PHOENIX — Gov. Doug Ducey on Thursday tapped a Tucson-area school superintendent and a Paradise Valley teacher to serve on the state Board of Education.

Calvin Baker, who heads the Vail Unified School District on Tucson’s southeast side, will fill the slot reserved for the superintendent of a high school district. He replaces Roger Jacks of the Kingman Unified School District who was put on the board in 2012 by Ducey predecessor Jan Brewer.

Janice Mak, a STEM teacher in the Paradise Valley Unified School District was named to the position that, by law, has to be filled by a public school teacher. She succeeds Amy Hamilton who had finished two terms on the board.

Both appointments are subject to Senate confirmation.
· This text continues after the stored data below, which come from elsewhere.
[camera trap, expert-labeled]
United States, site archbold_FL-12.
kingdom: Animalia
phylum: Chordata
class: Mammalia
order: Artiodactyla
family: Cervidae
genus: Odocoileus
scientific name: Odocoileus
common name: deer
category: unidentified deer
The move comes a day after Greg Miller resigned not only as president of the board but entirely from the 11-member panel following more than a year of public disputes with state schools chief Diane Douglas. That creates another vacancy that Ducey will have to fill with someone who is the administrator of a charter school.
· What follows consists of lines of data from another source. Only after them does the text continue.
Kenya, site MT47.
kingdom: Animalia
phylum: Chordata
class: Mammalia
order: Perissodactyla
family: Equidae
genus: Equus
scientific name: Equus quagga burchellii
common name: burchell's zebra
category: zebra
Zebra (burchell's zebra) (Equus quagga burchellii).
Dawn Wallace, the governor’s education adviser, said the two actions are unrelated.

But Wallace told Capitol Media Services the new appointees are part of Ducey’s desire for “fresh leadership.” And she said there are important new standards being developed in the next six months.

“You need to have collaboration with the department (of education), you need to have people talking and being thoughtful and getting public comment,” Wallace explained. She said when there is tension between the board and the department, “none of that work happens.”

Wallace said Baker was chosen because of the record he created in Vail.

“His district is an A-rated district,” she said.

And Wallace said Baker has distinguished himself in creating the “Beyond Textbooks” program that creates curriculum, lesson plans and standards of what teachers should teach and students should learn. That not only helped raised performance in Vail but has gone online to where it is shared with more than 13,000 teachers in the region and 140,000 students.

Wallace said Baker has excellent relationships with the traditional education community and with others outside the system because “he runs a bunch of charter schools.” She also said Baker is part of a task force seeking to reform the system of funding schools.

Mak specializes in teaching science, technology, engineering and math, Wallace said, and was a finalist for “teacher of the year.” She also chairs a subcommittee working with the Department of Education to create new math standards.

Wallace said Mak’s STEM background was a key reason the governor chose her. “This is a nice segue in where we want the board to go,” she said.

“We really want to start to emphasize these programs that are linked to student success but also to economic development,” Wallace said. She said the governor knows more children need to have STEM skills “because we know those are the jobs that are waiting for them.”

Douglas, who was informed by the governor of the new appointments, appeared pleased.

“I look forward to working with both of them as we consider several important policy decisions in the coming months and years,” she said in a statement.